The smoke haze choking northern Thailand thickened on Wednesday as officials urged people to water the land and streets in hopes of getting enough humidity into the air to provoke rain.
CHIANG MAI -- The smoke haze choking northern Thailand thickened on Wednesday as officials urged people to water the land and streets in hopes of getting enough humidity into the air to provoke rain.
Chiang Mai officials sent fire trucks to hose down streets and spray into the air in hopes of bringing rain to wash away smoke produced by dry season stubble burning, forest fires and wood-fired cooking.

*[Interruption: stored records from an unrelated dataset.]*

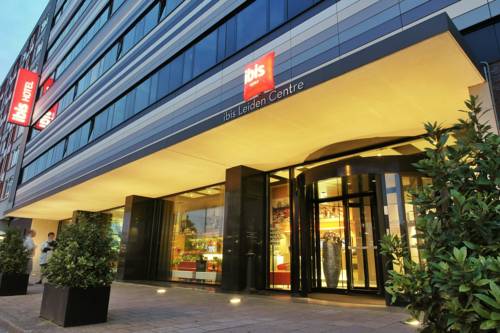 Leiden Code Promo Pays-Bas Booking.com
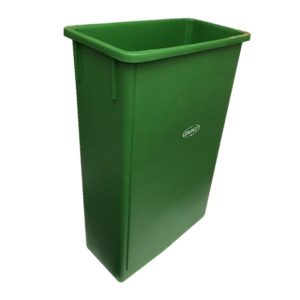 Bote SLIM DUST de 90 litros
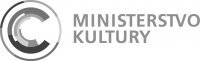 Ministertvo kultury ČR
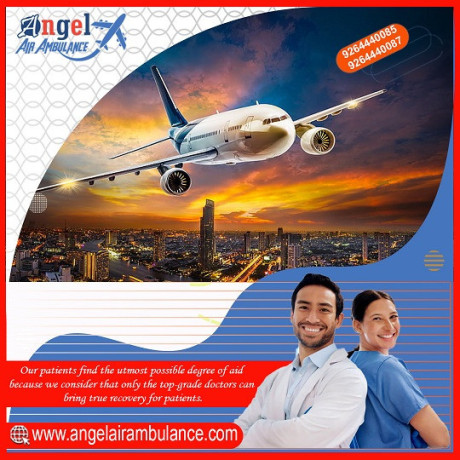 obtain-upper-level-air-ambulance-services-in-mumbai-by-angel-at-low-cost-big-0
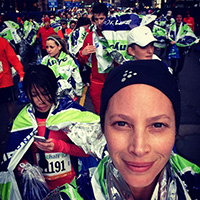 Who to Follow on Instagram: The Models, Part 1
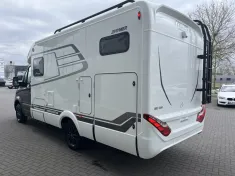 Bild 2 Hymer ML-T Xperience 580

Thailand's second city and tourist capital of the scenic north urged its residents to do the same, hoping the collective effort would increase humidity as the seasonal scourge reached its most dense levels in 15 years.
After three days of failure to provoke a deluge from the sky, rainmaking teams added water to their chemical mix of fertiliser and salt sprayed from planes to make rain in hopes that would be more effective, officials said.
But the smoke from burning fields and forests in Thailand, Laos and Myanmar still poured into valleys in the hilly region as a cold front prevented it from escaping into the atmosphere.
Chiang Mai was even contemplating bringing forward the annual Songkran festival, in which merry makers spray each other with water to celebrate the Thai New Year, not due until April 13.
"Having an early Songkran will help boost humidity in the sky," Chiang Mai City Mayor Boonlert Buranupakorn told Reuters.
"We have to do everything we can to get rid of the haze, from stopping the sources of smoke, getting rid of it and speeding up the rain," he said.
Weather forecasters say there might be rain this weekend, but the governor of nearby Lampang province wasn't prepared to wait.
He suggested reviving a traditional drought ritual in which female cats are carried from house to house and doused with water at each.
"We have to do everything, even superstitious means, to bring the rain," Amornthat Niratiyakul told a crisis meeting in Chiang Mai.
The smoke, which started spreading nearly two weeks ago, now affected 5 million people, the Health Ministry said.
The region has not seen rain since November in what has been an unusually long and dry cool season in Thailand and the air quality index in Chiang Mai rose to 247, a level at which the smoke will affect health heavily.
That compared with 100 at the start of March, the Department of Pollution Control said in a statement.
Chiang Mai officials, in addition to tackling forest fires and trying to stop farmers burning stubble, are urging people to stop cooking with wood or charcoal or burning waste.
"We have asked the BBQ-styled restaurants to cut back on their smoke though they are not a major source of haze," Mayor Boonlert said.
The city had already fined 26 people 500 baht ($14) apiece for ignoring the request not to burn domestic rubbish or leaves and was ready to jail repeat violators for one month, Boonlert said.
In Bangkok, Environment Minister Kasem Sanitwong Na Ayutthaya said the government was pooling resources to fight the fires.
"If we cannot put out the fires, we may declare a state of emergency, but we have not reached that stage yet," he told reporters.